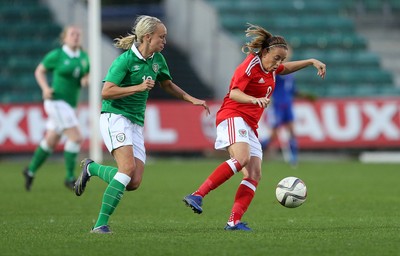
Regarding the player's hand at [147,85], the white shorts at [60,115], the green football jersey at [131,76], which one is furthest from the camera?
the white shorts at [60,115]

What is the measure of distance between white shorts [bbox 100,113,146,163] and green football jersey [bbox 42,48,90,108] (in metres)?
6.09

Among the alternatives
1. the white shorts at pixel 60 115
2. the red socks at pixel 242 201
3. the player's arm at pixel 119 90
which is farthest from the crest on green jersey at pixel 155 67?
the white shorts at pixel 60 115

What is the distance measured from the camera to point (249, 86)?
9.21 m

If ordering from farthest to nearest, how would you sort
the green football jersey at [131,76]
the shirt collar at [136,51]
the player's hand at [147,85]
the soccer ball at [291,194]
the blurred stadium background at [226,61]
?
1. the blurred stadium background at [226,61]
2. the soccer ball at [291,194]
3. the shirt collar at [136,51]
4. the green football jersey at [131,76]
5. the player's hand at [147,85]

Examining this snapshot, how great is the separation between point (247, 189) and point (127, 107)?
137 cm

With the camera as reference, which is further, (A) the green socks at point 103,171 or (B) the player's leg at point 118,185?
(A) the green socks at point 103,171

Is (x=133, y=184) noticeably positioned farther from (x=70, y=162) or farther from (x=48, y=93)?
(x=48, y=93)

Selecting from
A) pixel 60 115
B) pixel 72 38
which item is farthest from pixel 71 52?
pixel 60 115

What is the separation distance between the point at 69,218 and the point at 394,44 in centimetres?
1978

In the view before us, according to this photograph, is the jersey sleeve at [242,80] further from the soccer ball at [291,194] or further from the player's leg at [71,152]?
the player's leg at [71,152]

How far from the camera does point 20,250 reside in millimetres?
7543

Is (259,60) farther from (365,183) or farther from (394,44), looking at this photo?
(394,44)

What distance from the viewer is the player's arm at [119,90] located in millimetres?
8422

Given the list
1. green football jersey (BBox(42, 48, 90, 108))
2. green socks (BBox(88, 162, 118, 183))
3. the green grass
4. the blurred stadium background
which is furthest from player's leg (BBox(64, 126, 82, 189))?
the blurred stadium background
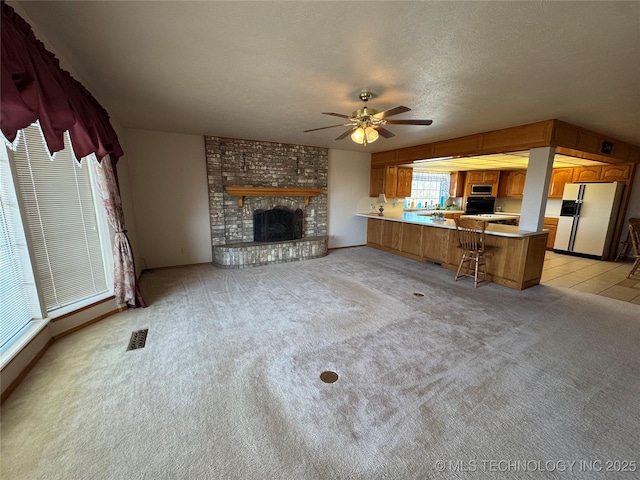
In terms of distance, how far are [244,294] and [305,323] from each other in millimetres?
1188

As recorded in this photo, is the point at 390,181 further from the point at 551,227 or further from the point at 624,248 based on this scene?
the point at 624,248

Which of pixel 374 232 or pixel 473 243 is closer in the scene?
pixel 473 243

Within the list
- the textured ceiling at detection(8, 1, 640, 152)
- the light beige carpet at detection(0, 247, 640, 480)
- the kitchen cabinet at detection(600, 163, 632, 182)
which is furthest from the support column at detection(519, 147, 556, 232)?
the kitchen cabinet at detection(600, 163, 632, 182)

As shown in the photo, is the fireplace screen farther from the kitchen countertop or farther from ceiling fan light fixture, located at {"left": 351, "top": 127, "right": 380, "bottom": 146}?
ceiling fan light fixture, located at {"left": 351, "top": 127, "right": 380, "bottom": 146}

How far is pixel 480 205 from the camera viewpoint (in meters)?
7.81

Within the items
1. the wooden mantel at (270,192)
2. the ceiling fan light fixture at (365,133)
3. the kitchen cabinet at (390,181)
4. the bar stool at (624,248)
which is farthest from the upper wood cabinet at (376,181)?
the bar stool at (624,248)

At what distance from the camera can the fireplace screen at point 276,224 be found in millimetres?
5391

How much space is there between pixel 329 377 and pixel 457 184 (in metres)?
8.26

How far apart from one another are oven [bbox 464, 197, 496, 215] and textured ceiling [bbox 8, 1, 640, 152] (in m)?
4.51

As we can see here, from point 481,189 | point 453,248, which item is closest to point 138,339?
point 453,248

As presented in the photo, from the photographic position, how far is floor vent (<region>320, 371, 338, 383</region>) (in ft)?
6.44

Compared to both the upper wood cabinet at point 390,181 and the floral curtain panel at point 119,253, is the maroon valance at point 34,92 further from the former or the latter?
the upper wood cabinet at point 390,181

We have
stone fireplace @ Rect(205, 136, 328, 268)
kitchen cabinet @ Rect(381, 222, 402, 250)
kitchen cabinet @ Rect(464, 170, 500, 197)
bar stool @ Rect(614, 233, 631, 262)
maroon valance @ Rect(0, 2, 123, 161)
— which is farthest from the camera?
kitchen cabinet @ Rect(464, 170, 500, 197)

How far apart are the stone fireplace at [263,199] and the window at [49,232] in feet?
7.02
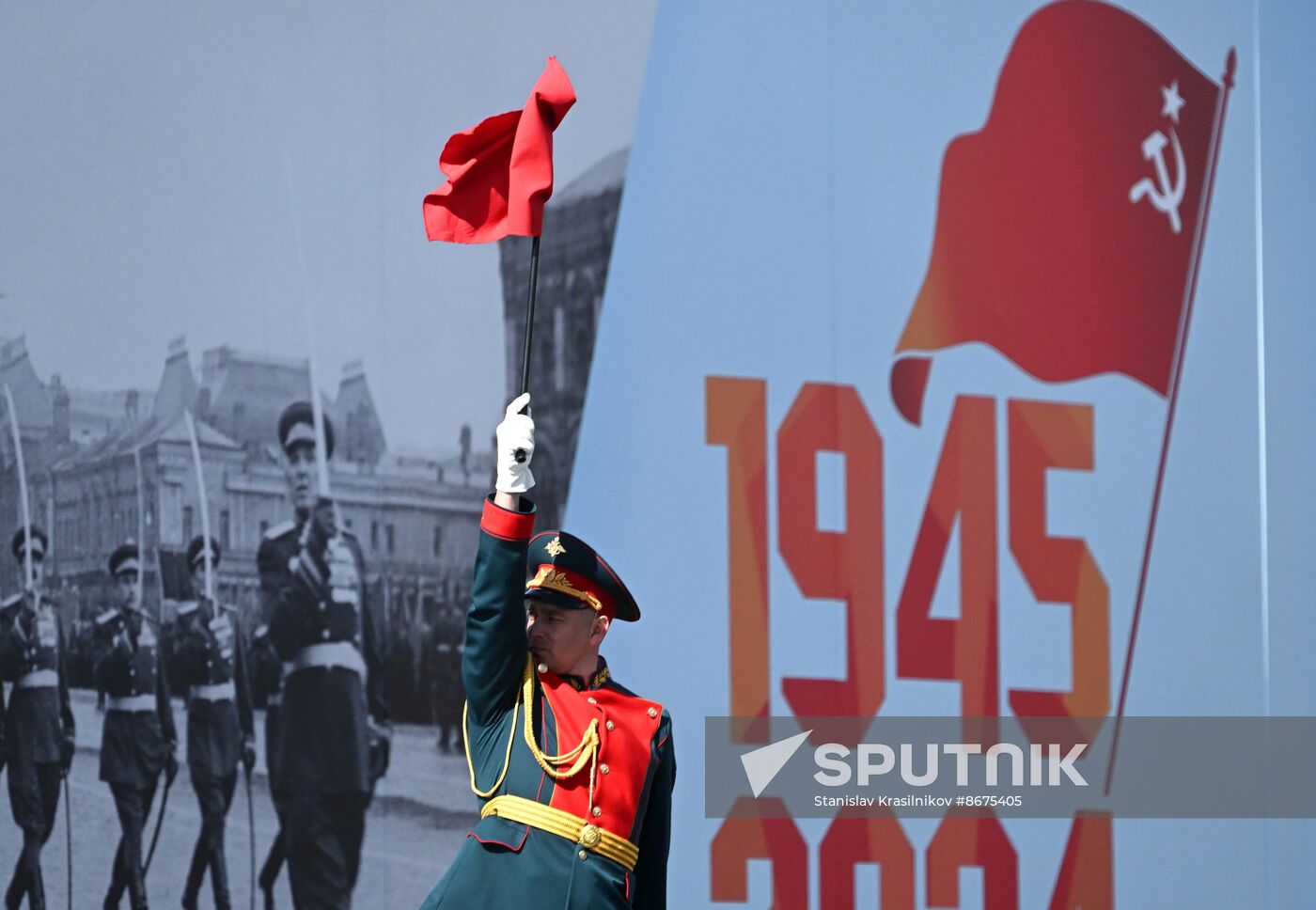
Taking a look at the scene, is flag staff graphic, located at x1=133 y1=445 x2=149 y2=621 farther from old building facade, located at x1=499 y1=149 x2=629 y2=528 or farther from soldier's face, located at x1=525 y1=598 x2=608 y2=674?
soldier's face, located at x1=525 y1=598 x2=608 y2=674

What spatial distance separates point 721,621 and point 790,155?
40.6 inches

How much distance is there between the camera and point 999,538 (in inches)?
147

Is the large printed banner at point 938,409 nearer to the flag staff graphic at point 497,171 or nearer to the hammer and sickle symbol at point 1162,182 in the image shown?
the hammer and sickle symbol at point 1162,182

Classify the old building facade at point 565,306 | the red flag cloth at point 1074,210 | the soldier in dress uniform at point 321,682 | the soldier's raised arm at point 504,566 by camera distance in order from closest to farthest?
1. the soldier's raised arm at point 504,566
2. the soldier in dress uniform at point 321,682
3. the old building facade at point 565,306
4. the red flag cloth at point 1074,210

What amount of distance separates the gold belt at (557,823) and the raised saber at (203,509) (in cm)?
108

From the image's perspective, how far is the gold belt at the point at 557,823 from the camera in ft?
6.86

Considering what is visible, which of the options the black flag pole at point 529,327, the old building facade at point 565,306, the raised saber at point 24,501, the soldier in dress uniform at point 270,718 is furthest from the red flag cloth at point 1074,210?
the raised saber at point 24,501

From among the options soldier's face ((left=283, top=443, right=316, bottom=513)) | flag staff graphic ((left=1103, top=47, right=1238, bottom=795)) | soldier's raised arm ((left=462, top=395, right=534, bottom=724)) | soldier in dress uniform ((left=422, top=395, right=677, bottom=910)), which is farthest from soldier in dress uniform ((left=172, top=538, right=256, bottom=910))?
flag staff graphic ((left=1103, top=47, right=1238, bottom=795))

→ **과제 세부사항**
위 목록 전체를 한 글자도 바꾸지 않고 다시 출력하되, 이미지만 빼 줄 수 있나요?

→ **문제 해답**
Regarding the player's hand at [147,85], the white shorts at [60,115], the green football jersey at [131,76], which one is furthest from the camera?
the white shorts at [60,115]

What is the measure of distance between white shorts [bbox 100,113,146,163] and green football jersey [bbox 42,48,90,108] (in metres)?
6.09

Among the alternatives
1. the white shorts at pixel 60 115
2. the red socks at pixel 242 201
3. the player's arm at pixel 119 90
which is farthest from the crest on green jersey at pixel 155 67?
the white shorts at pixel 60 115

What is the distance measured from the camera to point (249, 86)?
9.21 m

If ordering from farthest to nearest, how would you sort
the green football jersey at [131,76]
the shirt collar at [136,51]
the player's hand at [147,85]
the soccer ball at [291,194]
the blurred stadium background at [226,61]
?
1. the blurred stadium background at [226,61]
2. the soccer ball at [291,194]
3. the shirt collar at [136,51]
4. the green football jersey at [131,76]
5. the player's hand at [147,85]

Examining this snapshot, how great is the separation between point (247, 189) and point (127, 107)?
137 cm

With the camera as reference, which is further, (A) the green socks at point 103,171 or (B) the player's leg at point 118,185?
(A) the green socks at point 103,171

Is (x=133, y=184) noticeably positioned farther from (x=70, y=162) or farther from (x=48, y=93)?
(x=48, y=93)

Selecting from
A) pixel 60 115
B) pixel 72 38
which item is farthest from pixel 71 52?
pixel 60 115

What is the separation distance between the point at 69,218 and the point at 394,44 in centimetres?
1978

In the view before us, according to this photograph, is the jersey sleeve at [242,80] further from the soccer ball at [291,194] or further from the player's leg at [71,152]?
the player's leg at [71,152]

How far from the camera does point 20,250 reside in millimetres?
7543

Is (259,60) farther from (365,183) or farther from (394,44), looking at this photo?
(394,44)

What distance from the viewer is the player's arm at [119,90] located in millimetres?
8422

Given the list
1. green football jersey (BBox(42, 48, 90, 108))
2. green socks (BBox(88, 162, 118, 183))
3. the green grass
4. the blurred stadium background
which is furthest from player's leg (BBox(64, 126, 82, 189))?
the blurred stadium background
In terms of distance, how far are [244,294] and [305,323] from each other in millimetres?
1188

As recorded in this photo, is the point at 390,181 further from the point at 551,227 or further from the point at 624,248 based on this scene?
the point at 624,248

Which of pixel 374 232 or pixel 473 243 is closer in the scene?
pixel 473 243

Within the list
- the textured ceiling at detection(8, 1, 640, 152)
- the light beige carpet at detection(0, 247, 640, 480)
- the kitchen cabinet at detection(600, 163, 632, 182)
which is furthest from the support column at detection(519, 147, 556, 232)?
the kitchen cabinet at detection(600, 163, 632, 182)

As shown in the photo, is the fireplace screen farther from the kitchen countertop or farther from ceiling fan light fixture, located at {"left": 351, "top": 127, "right": 380, "bottom": 146}?
ceiling fan light fixture, located at {"left": 351, "top": 127, "right": 380, "bottom": 146}

How far is pixel 480 205 from the camera viewpoint (in meters)?
7.81

Within the items
1. the wooden mantel at (270,192)
2. the ceiling fan light fixture at (365,133)
3. the kitchen cabinet at (390,181)
4. the bar stool at (624,248)
which is farthest from the upper wood cabinet at (376,181)?
the bar stool at (624,248)

At what distance from the camera can the fireplace screen at point 276,224 be found in millimetres?
5391

How much space is there between pixel 329 377 and pixel 457 184 (in metres)?
8.26

How far apart from one another are oven [bbox 464, 197, 496, 215] and textured ceiling [bbox 8, 1, 640, 152] (in m)?
4.51

As we can see here, from point 481,189 | point 453,248, which item is closest to point 138,339?
point 453,248

As presented in the photo, from the photographic position, how far is floor vent (<region>320, 371, 338, 383</region>) (in ft)?
6.44

Compared to both the upper wood cabinet at point 390,181 and the floral curtain panel at point 119,253, is the maroon valance at point 34,92 further from the former or the latter?
the upper wood cabinet at point 390,181

We have
stone fireplace @ Rect(205, 136, 328, 268)
kitchen cabinet @ Rect(381, 222, 402, 250)
kitchen cabinet @ Rect(464, 170, 500, 197)
bar stool @ Rect(614, 233, 631, 262)
maroon valance @ Rect(0, 2, 123, 161)
— which is farthest from the camera?
kitchen cabinet @ Rect(464, 170, 500, 197)

How far apart are the stone fireplace at [263,199] and the window at [49,232] in feet?
7.02
Taking a look at the scene, is flag staff graphic, located at x1=133 y1=445 x2=149 y2=621 farther from old building facade, located at x1=499 y1=149 x2=629 y2=528 or farther from soldier's face, located at x1=525 y1=598 x2=608 y2=674?
soldier's face, located at x1=525 y1=598 x2=608 y2=674

What spatial distance separates point 721,621 and point 790,155?
40.6 inches

How much distance is there between the camera and point 999,538 (in inches)?
147

Is the large printed banner at point 938,409 nearer to the flag staff graphic at point 497,171 or nearer to the hammer and sickle symbol at point 1162,182 in the image shown?
the hammer and sickle symbol at point 1162,182

Classify the old building facade at point 565,306 | the red flag cloth at point 1074,210 | the soldier in dress uniform at point 321,682 | the soldier's raised arm at point 504,566 by camera distance in order from closest to farthest?
1. the soldier's raised arm at point 504,566
2. the soldier in dress uniform at point 321,682
3. the old building facade at point 565,306
4. the red flag cloth at point 1074,210

What amount of distance separates the gold belt at (557,823) and the raised saber at (203,509) (in cm)?
108

From the image's perspective, how far is the gold belt at the point at 557,823 from the camera in ft?
6.86

Considering what is visible, which of the options the black flag pole at point 529,327, the old building facade at point 565,306, the raised saber at point 24,501, the soldier in dress uniform at point 270,718 is furthest from the red flag cloth at point 1074,210?
the raised saber at point 24,501

From among the options soldier's face ((left=283, top=443, right=316, bottom=513)) | flag staff graphic ((left=1103, top=47, right=1238, bottom=795)) | soldier's raised arm ((left=462, top=395, right=534, bottom=724)) | soldier in dress uniform ((left=422, top=395, right=677, bottom=910)), which is farthest from soldier in dress uniform ((left=172, top=538, right=256, bottom=910))?
flag staff graphic ((left=1103, top=47, right=1238, bottom=795))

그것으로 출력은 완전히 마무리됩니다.